* _THE TASK_: Report each line of the data that has "bracket" somewhere in it.

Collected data
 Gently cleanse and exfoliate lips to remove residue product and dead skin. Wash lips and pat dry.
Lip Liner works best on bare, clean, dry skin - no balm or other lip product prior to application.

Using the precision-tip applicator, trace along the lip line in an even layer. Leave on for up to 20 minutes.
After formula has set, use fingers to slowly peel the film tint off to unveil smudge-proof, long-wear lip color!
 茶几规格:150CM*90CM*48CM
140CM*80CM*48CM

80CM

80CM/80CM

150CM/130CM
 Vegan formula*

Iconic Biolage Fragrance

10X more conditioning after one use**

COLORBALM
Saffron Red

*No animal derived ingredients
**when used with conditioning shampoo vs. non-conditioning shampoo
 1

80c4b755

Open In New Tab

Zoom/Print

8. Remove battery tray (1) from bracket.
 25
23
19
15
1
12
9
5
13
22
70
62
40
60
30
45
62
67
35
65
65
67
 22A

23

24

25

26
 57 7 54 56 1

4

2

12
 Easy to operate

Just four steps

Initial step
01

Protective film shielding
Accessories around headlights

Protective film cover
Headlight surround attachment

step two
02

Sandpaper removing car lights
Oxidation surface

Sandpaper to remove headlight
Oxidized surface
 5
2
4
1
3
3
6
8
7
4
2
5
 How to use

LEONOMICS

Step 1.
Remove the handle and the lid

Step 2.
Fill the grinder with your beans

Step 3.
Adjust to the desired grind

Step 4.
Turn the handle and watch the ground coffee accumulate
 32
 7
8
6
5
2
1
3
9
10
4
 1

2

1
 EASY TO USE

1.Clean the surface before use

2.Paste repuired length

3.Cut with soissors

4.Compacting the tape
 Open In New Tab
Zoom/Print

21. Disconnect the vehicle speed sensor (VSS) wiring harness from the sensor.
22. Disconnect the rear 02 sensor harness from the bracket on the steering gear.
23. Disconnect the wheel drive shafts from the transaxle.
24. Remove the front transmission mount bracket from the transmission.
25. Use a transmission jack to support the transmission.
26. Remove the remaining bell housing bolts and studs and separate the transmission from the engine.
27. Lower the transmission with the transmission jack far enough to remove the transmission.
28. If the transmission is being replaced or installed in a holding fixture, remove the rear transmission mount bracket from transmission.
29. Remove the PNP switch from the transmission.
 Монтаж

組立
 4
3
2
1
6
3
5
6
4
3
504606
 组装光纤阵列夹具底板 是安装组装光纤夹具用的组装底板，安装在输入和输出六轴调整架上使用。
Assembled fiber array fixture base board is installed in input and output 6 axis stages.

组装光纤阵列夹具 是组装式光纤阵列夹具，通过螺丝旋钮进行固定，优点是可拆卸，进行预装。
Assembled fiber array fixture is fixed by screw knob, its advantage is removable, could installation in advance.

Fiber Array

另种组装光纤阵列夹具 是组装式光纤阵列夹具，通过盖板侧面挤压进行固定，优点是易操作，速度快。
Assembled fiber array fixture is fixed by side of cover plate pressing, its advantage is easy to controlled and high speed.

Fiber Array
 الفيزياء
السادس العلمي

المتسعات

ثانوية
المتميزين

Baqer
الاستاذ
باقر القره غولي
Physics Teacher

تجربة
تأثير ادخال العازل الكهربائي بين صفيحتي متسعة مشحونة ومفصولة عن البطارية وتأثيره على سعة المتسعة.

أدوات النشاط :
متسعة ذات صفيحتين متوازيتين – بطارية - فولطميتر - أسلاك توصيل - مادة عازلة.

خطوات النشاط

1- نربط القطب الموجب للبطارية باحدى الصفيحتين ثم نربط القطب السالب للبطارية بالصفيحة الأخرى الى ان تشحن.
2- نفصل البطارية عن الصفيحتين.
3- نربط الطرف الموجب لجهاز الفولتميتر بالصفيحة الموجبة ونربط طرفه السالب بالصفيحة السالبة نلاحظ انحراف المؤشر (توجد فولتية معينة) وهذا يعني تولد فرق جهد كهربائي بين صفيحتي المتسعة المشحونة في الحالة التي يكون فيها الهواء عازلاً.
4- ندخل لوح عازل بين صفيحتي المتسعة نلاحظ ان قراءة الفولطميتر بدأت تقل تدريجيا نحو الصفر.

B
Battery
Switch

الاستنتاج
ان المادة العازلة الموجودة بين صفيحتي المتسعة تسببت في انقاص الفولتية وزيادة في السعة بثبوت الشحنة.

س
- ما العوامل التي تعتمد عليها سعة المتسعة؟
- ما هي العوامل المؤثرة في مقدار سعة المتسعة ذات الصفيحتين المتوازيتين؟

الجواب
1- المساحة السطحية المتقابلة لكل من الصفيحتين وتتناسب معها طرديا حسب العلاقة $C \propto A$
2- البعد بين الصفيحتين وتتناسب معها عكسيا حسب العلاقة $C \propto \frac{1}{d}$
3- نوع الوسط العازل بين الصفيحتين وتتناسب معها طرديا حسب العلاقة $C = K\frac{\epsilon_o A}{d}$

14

* _REPLY_:
8. Remove battery tray (1) from bracket.
22. Disconnect the rear 02 sensor harness from the bracket on the steering gear.
24. Remove the front transmission mount bracket from the transmission.
28. If the transmission is being replaced or installed in a holding fixture, remove the rear transmission mount bracket from transmission.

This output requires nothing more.